Die Fluggesellschaften gehen gegen verbesserte Passagierrechte vor. Die Klage vor dem Europäischen Gerichtshof bezieht sich auf eine EU-Verordnung, die Fluggästen Hilfen bei überbuchten, verspäteten oder gestrichenen Flügen zusichert.


Luxemburg - Der Europäische Gerichtshof (EuGH) in Luxemburg hat heute über den Fall verhandelt. Ein Urteil wird voraussichtlich erst im kommenden Jahr verkündet. (Az: C-344/04)

Die Verordnung ist Mitte Februar in Kraft getreten. Danach müssen die Fluggesellschaften Unterstützung anbieten, wenn sich Flüge um mehr als zwei Stunden verspäten. Dazu gehört es beispielsweise, für Essen, Getränke und bei Bedarf auch für eine Unterkunft zu sorgen.

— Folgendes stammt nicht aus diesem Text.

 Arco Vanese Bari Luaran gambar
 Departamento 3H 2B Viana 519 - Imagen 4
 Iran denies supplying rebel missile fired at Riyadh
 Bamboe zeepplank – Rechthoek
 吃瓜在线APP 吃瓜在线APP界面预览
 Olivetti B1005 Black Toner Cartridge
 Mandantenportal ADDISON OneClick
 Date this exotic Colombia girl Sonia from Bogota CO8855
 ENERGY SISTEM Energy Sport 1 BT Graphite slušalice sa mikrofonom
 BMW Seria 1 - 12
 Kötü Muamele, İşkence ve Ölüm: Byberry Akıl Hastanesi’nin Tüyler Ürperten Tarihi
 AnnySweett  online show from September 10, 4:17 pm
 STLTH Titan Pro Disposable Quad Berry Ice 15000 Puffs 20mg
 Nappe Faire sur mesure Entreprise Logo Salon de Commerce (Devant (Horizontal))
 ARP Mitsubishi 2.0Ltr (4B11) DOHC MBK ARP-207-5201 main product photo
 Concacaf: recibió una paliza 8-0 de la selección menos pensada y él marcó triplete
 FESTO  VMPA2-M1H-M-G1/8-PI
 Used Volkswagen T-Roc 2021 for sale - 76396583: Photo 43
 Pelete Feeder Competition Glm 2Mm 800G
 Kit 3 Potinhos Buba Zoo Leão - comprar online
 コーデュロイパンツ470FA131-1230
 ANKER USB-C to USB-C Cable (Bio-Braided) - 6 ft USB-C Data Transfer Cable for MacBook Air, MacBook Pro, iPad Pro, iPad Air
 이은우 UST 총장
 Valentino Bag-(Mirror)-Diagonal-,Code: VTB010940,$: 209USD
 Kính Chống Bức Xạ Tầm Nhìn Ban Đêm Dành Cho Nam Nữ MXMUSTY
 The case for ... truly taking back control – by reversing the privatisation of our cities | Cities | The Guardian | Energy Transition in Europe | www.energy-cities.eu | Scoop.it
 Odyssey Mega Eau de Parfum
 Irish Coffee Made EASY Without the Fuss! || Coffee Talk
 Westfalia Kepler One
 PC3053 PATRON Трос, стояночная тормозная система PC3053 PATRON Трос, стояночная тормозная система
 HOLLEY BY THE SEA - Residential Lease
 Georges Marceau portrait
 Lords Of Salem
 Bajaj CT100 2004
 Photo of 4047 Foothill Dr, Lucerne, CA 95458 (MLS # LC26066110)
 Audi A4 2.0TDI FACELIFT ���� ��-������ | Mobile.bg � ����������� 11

Werden Flüge kurzfristig gestrichen oder können Passagiere wegen Überbuchung nicht mitgenommen werden, so steht ihnen unter bestimmten Voraussetzungen ein Schadenersatz bis zu 600 Euro zu.

Gegen diese Rechte klagen der internationale Luftfahrtverband IATA, der 270 Airlines vertritt, sowie die Vereinigung europäischer Billigfluglinien ELFAA. Ihrer Ansicht nach ist die Verordnung schon aus verschiedenen formalen Gründen unwirksam. Zudem verstoße sie teilweise gegen internationales Luftfahrtrecht und benachteilige die Fluglinien unverhältnismäßig. Die Billigfluglinien sehen sich zudem durch die festen, preisunabhängigen Schadenersatzsummen diskriminiert. Der Europäische Rat, das Parlament und die Kommission sowie Großbritannien verteidigten die Verordnung. Deutschland hat sich an dem Verfahren nicht beteiligt.